The gel was fixed in a solution containing 45% deionized water, 45% methanol, and 10% acetic acid for 2 h. Coomassie blue color has been applied for highlighting separated bands on gel electrophoresis overnight. After this time, single bands of F₁₁ were extracted and placed into Eppendorf tubes. In-gel digestion protocol using trypsin was applied to produce peptide segments that have been broken at the lysine-arginine bonds ( 11 , 12 ). Based on molecular mass data, prediction of the partial structure of F₁₁ was obtained using MALDI-TOF/MS analysis. The obtained m/z values of the peptide ions of the F₁₁ were matched to the Mascot database to identify some matched peptides. The MALDI-TOF/MS (Applied Biosystems 4800 Nd: YAG 200-HZ laser) was used for MS (Mass spectrometry) experiments. For MS analysis, the digested sample was spotted on a MALDI plate mixed with alpha-cyano-4-hydroxy-cinnamic acid CHCA in 50% ACN containing 0.1% TFA (with a 1:2 ratio respectively) as a matrix solution, air dried, and analyzed in positive reflector mode (the mass range was 800-4000 Da). The MALDI-TOF/MS data were interpreted and processed using the Mascot database.

2.11. Alignment

The Clustal W, Bioedit 7.2.6, and BLASTP algorithm (blast.ncbi.nlm.nih.gov/Blast.cgi) methods were used to homology search and analyze the multiple sequence alignment.

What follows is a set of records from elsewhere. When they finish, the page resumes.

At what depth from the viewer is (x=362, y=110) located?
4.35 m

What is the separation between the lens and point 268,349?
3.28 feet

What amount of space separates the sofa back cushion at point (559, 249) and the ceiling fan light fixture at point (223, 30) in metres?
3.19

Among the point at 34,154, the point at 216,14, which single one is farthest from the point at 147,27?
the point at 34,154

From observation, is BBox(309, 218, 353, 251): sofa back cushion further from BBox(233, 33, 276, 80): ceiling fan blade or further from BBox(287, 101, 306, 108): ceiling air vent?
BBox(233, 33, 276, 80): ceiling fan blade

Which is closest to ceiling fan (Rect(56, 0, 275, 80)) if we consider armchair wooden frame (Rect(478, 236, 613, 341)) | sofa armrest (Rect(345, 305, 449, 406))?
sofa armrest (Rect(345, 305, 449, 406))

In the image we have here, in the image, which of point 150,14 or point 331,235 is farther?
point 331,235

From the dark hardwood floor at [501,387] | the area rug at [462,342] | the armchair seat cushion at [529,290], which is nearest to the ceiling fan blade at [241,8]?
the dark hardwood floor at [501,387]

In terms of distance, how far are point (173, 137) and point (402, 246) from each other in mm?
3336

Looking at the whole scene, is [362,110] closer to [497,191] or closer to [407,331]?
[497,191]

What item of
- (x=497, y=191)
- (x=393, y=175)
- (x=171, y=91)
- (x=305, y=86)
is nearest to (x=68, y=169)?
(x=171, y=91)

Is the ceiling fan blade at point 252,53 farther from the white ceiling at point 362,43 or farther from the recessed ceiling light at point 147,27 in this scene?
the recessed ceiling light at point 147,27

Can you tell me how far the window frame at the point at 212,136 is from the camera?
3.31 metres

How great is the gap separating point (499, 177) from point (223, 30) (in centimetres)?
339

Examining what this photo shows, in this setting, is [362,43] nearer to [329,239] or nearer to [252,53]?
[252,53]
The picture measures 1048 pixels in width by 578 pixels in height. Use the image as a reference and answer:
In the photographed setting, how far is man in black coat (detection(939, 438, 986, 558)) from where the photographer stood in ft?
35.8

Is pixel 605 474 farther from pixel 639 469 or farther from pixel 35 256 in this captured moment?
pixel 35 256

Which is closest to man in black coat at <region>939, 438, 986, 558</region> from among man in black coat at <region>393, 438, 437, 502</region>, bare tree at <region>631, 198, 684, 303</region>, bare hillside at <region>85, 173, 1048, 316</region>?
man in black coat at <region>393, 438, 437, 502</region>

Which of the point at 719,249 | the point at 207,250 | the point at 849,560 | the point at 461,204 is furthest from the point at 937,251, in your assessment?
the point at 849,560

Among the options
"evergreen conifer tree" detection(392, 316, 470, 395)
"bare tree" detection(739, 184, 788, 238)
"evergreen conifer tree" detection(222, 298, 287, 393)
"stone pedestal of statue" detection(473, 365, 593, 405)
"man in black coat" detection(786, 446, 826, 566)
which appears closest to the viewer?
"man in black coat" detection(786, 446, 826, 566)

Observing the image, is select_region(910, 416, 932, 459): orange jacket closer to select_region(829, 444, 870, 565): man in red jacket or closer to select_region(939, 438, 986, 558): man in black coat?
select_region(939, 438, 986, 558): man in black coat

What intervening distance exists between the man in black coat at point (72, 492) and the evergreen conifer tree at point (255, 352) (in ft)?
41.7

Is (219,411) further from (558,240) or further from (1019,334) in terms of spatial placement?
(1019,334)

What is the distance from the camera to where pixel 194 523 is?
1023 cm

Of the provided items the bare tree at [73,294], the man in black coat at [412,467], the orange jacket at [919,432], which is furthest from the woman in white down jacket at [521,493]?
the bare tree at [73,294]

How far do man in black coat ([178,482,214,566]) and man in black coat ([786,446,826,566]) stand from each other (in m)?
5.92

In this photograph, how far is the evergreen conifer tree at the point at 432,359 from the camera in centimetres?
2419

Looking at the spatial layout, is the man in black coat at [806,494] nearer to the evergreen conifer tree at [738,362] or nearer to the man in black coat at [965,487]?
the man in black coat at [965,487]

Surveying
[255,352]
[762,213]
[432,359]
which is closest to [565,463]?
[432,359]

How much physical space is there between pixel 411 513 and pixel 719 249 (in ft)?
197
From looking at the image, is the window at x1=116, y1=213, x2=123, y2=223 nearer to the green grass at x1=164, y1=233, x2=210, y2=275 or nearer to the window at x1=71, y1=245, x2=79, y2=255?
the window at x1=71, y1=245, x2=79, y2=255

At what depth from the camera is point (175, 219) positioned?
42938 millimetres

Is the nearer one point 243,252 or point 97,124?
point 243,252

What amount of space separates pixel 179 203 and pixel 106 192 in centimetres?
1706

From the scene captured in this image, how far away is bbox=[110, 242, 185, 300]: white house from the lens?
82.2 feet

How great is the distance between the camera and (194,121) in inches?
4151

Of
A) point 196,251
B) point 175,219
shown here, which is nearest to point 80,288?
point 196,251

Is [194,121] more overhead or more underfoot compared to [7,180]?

2.12. Bioinformatics Analysis

Predicted putative three-dimensional structures of the F₁₁ fraction according to the data obtained from Mascot analysis were modeled by Molegro Data Modeller (MDM) 3.0 software.

2.13. Statistical Analysis

The general linear model procedure in SAS 9.1 software was applied to examine the significance of the difference in Activated Clotting Time and pharmacological assays of IECV and its fractions as control. The values are reported as the Mean ± SD. A P<0.05 was considered statistically significant.

3. Results

3.1. Purification of the Thrombin-like Enzyme from Iranian Echis carinatus Venom

The purification was modified by a single affinity chromatography step, and the results are shown in Fig 1a. The fractionation of IECV was performed by one chromatographic step, resulting in the isolation of the procoagulant and aggregation inducer fraction. The profile of the single chromatographic step on the C₁₈ reverse-phase column showed eleven fractions (Fig. 1a). Eleven fractions were obtained named F₁ to F₁₁. In order to confirm the pure peak, additional extra purification was performed by RP-HPLC on a C₁₈ column which led to a significant corresponding purified fraction (Fig.1b).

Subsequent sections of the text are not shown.